No dia 17 de junho foi decretada situação de emergência por conta do aumento do número de casos. No começo de julho, Uberaba começou a usar os recursos do decreto. Neste período, Uberaba registrou seis mortes, enquanto que o Estado de Minas Gerais registrou aproximadamente 30. Hoje, já morreram 114 pessoas em Minas e Uberaba manteve-se sob controle e aumentou apenas um óbito. Isso comprova a eficiência do decreto, que proporcionou a da compra de 30 mil doses da vacina, que imunizaram as pessoas a partir do dia 03 de julho.

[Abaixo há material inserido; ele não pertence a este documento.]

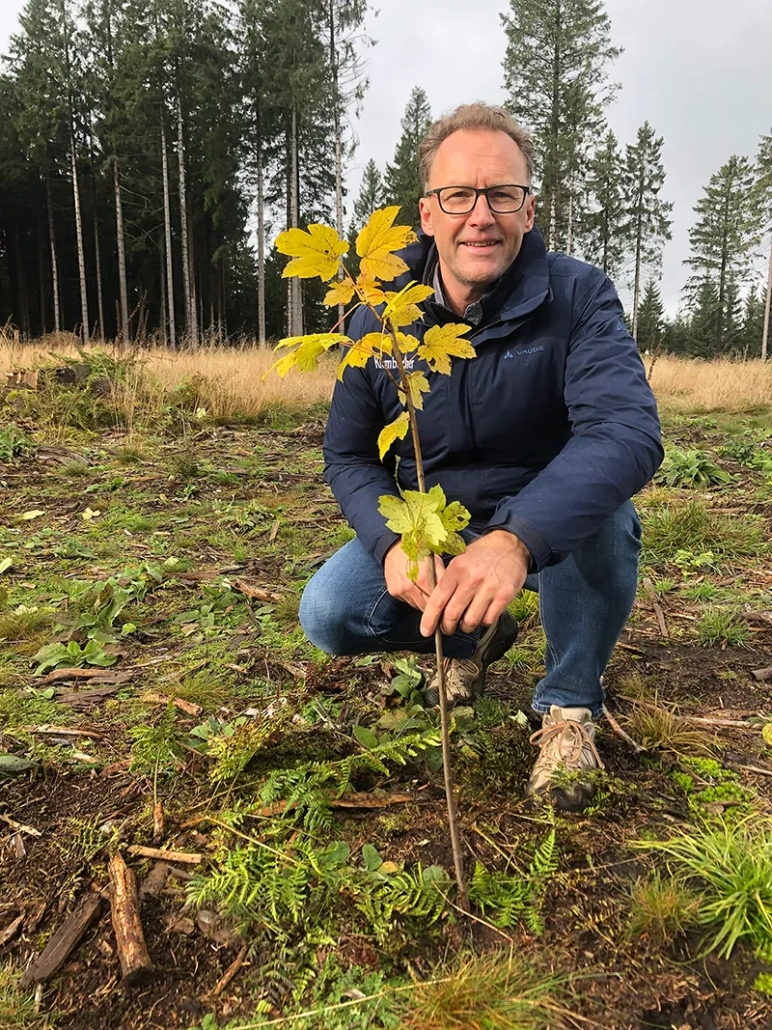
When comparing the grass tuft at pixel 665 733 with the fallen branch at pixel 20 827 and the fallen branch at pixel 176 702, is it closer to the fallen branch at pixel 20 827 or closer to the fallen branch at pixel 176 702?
the fallen branch at pixel 176 702

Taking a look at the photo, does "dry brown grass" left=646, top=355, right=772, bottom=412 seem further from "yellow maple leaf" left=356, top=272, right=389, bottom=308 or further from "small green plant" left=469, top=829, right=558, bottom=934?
"yellow maple leaf" left=356, top=272, right=389, bottom=308

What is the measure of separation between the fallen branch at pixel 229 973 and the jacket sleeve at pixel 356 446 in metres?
1.05

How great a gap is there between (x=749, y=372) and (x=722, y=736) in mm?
10988

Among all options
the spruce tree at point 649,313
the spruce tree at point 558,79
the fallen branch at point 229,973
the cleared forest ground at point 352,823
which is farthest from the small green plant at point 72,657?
the spruce tree at point 649,313

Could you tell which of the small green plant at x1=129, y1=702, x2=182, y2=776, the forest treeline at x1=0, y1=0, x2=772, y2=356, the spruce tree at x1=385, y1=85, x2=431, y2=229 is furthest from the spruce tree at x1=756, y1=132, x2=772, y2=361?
the small green plant at x1=129, y1=702, x2=182, y2=776

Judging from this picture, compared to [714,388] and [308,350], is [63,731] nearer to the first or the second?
[308,350]

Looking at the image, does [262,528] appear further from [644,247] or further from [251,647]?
[644,247]

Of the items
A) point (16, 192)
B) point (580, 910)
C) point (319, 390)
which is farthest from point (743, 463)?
point (16, 192)

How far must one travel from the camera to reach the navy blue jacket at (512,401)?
1.62m

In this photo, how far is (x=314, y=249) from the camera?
3.08 ft

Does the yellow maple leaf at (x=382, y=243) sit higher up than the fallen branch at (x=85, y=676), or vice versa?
the yellow maple leaf at (x=382, y=243)

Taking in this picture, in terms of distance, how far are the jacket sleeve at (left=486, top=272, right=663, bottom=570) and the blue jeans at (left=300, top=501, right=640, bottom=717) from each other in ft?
0.82

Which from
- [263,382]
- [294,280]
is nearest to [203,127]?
[294,280]

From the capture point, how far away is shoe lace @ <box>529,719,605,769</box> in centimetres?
162
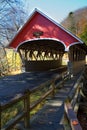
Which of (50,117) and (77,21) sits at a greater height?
(77,21)

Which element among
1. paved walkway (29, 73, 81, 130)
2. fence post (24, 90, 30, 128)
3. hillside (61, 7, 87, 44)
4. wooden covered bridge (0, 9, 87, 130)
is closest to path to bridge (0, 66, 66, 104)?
wooden covered bridge (0, 9, 87, 130)

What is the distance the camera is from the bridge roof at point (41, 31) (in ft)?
78.2

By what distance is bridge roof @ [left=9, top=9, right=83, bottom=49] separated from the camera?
2385cm

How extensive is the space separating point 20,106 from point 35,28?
49.2 feet

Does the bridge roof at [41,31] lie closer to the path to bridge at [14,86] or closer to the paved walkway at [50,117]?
the path to bridge at [14,86]

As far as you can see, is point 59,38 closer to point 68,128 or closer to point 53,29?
point 53,29

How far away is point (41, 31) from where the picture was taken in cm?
2459

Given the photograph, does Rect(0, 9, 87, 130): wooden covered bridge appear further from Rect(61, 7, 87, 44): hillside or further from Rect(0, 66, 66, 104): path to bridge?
Rect(61, 7, 87, 44): hillside

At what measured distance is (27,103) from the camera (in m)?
7.52

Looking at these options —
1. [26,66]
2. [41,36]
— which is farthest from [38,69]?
[41,36]

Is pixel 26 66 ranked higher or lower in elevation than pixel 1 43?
lower

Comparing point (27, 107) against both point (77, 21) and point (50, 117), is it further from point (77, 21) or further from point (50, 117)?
point (77, 21)

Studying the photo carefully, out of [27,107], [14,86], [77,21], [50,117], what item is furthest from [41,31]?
[77,21]

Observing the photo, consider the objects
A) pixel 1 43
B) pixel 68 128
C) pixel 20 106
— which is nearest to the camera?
pixel 68 128
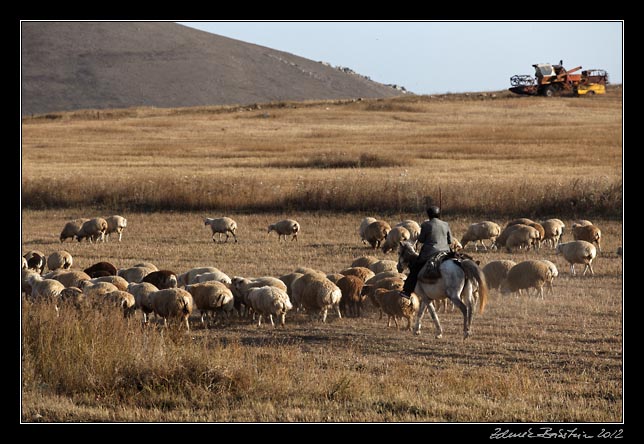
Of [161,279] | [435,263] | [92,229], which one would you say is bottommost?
[161,279]

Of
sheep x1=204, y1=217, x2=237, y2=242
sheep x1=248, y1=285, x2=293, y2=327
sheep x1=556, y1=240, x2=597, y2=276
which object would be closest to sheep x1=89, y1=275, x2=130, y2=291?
sheep x1=248, y1=285, x2=293, y2=327

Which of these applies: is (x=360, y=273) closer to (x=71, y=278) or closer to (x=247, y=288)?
(x=247, y=288)

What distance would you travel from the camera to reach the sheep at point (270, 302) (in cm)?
1439

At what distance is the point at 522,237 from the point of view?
843 inches

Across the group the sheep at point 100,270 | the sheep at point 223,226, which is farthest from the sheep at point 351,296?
the sheep at point 223,226

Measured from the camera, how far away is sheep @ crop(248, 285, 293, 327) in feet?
47.2

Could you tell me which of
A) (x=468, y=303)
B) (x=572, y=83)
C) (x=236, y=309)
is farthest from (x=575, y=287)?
(x=572, y=83)

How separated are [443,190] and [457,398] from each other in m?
19.5

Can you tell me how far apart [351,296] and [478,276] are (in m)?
3.15

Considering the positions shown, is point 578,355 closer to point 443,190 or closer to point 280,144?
point 443,190

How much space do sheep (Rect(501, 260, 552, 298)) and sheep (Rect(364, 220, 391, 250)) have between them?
6268mm

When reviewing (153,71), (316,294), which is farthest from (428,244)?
(153,71)

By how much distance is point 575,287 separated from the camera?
690 inches

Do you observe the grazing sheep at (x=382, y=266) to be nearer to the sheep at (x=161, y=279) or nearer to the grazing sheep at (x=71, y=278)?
the sheep at (x=161, y=279)
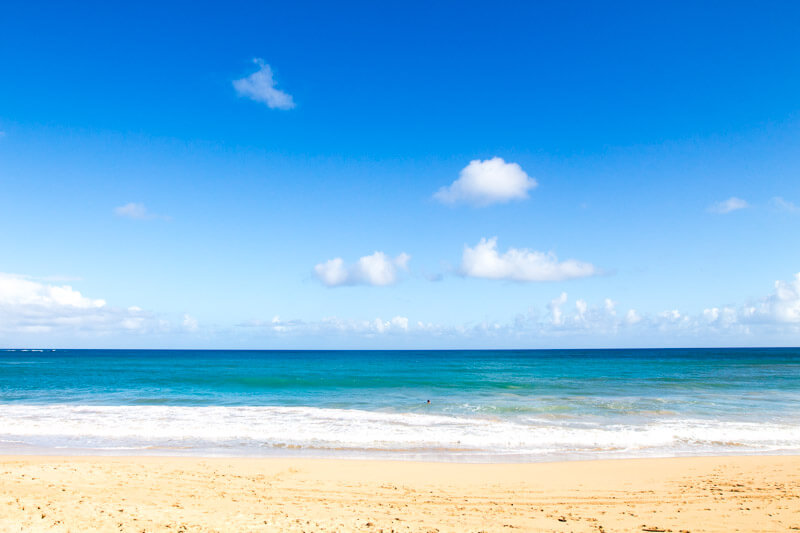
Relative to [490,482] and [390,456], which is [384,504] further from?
[390,456]

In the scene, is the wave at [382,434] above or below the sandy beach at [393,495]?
below

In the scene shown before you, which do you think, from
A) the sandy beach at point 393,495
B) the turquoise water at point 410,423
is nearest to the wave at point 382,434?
the turquoise water at point 410,423

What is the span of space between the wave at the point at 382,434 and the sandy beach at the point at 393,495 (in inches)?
92.0

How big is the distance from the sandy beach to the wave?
92.0 inches

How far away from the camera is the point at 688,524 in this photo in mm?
8977

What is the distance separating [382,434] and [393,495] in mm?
8700

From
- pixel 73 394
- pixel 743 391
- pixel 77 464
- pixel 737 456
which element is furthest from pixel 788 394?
pixel 73 394

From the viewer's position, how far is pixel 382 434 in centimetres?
1947

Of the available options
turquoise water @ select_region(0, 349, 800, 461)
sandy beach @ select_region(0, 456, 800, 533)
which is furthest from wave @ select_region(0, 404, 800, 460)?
sandy beach @ select_region(0, 456, 800, 533)

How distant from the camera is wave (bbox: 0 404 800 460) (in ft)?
55.7

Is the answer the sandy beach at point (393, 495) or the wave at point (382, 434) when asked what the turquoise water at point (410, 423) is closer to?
the wave at point (382, 434)

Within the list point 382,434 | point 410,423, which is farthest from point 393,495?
point 410,423

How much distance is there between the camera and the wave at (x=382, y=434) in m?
17.0

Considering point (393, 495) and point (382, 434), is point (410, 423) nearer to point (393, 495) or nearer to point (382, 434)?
point (382, 434)
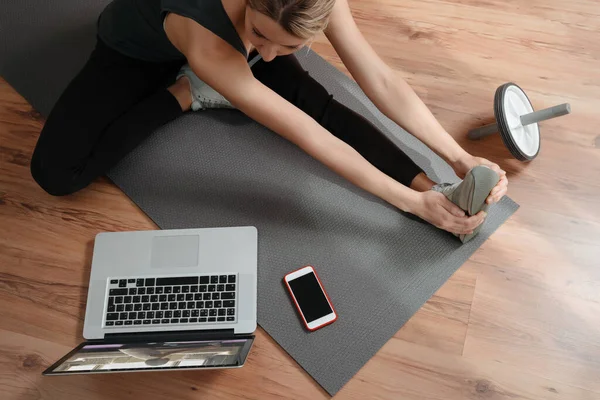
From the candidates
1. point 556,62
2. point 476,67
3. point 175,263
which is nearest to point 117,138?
point 175,263

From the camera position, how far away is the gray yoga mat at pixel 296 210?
123 cm

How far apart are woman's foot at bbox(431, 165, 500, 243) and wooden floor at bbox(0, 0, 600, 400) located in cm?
24

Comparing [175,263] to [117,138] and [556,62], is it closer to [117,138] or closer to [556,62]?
[117,138]

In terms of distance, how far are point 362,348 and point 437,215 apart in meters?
0.33

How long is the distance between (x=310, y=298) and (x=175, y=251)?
314mm

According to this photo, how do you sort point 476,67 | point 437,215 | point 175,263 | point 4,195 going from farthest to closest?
1. point 476,67
2. point 4,195
3. point 175,263
4. point 437,215

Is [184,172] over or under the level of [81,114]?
under

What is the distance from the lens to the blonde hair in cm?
81

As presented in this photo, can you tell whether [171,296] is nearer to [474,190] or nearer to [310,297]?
[310,297]

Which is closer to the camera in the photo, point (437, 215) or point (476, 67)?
point (437, 215)

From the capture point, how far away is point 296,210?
1.33m

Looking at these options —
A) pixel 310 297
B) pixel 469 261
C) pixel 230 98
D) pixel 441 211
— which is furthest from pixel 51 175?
pixel 469 261

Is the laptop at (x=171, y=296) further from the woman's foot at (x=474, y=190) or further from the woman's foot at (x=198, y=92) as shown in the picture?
the woman's foot at (x=474, y=190)

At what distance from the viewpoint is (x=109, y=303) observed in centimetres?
120
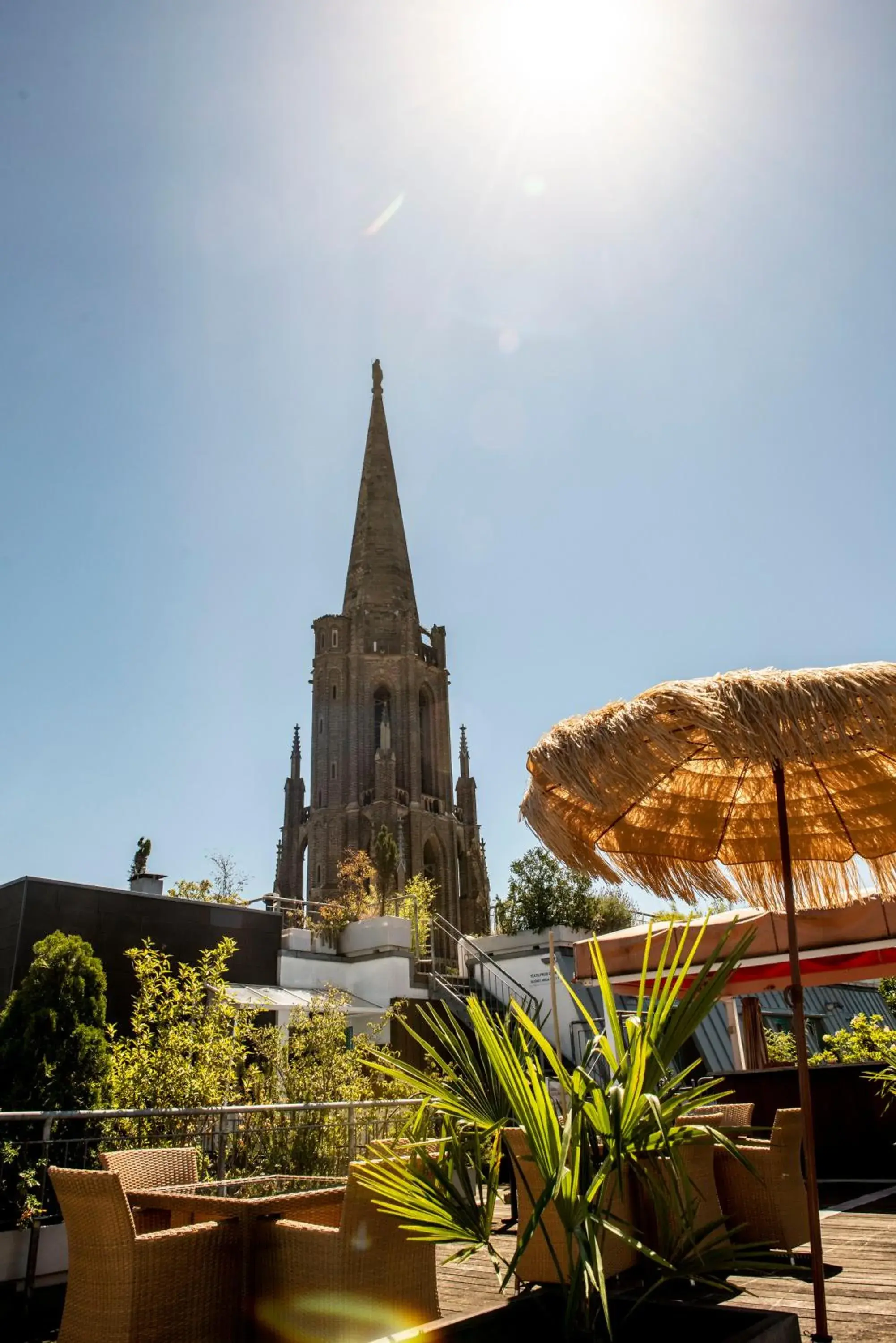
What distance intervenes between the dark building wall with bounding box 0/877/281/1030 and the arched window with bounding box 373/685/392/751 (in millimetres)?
32407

“No caso da gripe suína medimos números, o Estado avançou nos casos da doença, e não tivemos acréscimos significativos nos últimos meses. A quantidade de casos é semelhante aos que surgiram no mês de maio. Por isso, foi importante essa situação de emergência para que possamos realizar as profilaxias necessárias, inclusive comprando mais vacinas para oferecer à população. Valeu a pena a prevenção, mas não podemos relaxar, ainda estamos sujeitos a casos da doença, o tempo está frio”, explica Fahim. 

Em Uberaba, 64 pessoas foram internadas desde o começo do ano com suspeita de estarem infectadas com o vírus H1N1. São 16 casos positivos, 43 casos negativos e 4 casos inconclusivos. Dos 16 casos positivos, 7 óbitos e 9 pessoas já tiveram alta e estão em casa.

Em comparação à epidemia de 2009, segundo Fahim, a situação não é tão grave como foi há anos atrás. Em agosto a epidemia atingiu o pico de vários casos. Já esse ano, por conta das vacinas compradas e do decreto emergencial para a prevenção, os casos estão controlados. No mês de julho também houve queda, período em que as pessoas foram vacinadas.

Diante desta situação o secretário acredita que não será preciso criar um centro especializado para a gripe suína, assim como aconteceu com a dengue. “Nesse momento com o grupo de casos que registramos, estabilizados, não temos essa preocupação, não há essa necessidade, por que não tivemos o número crescente de casos”, afirma Fahim.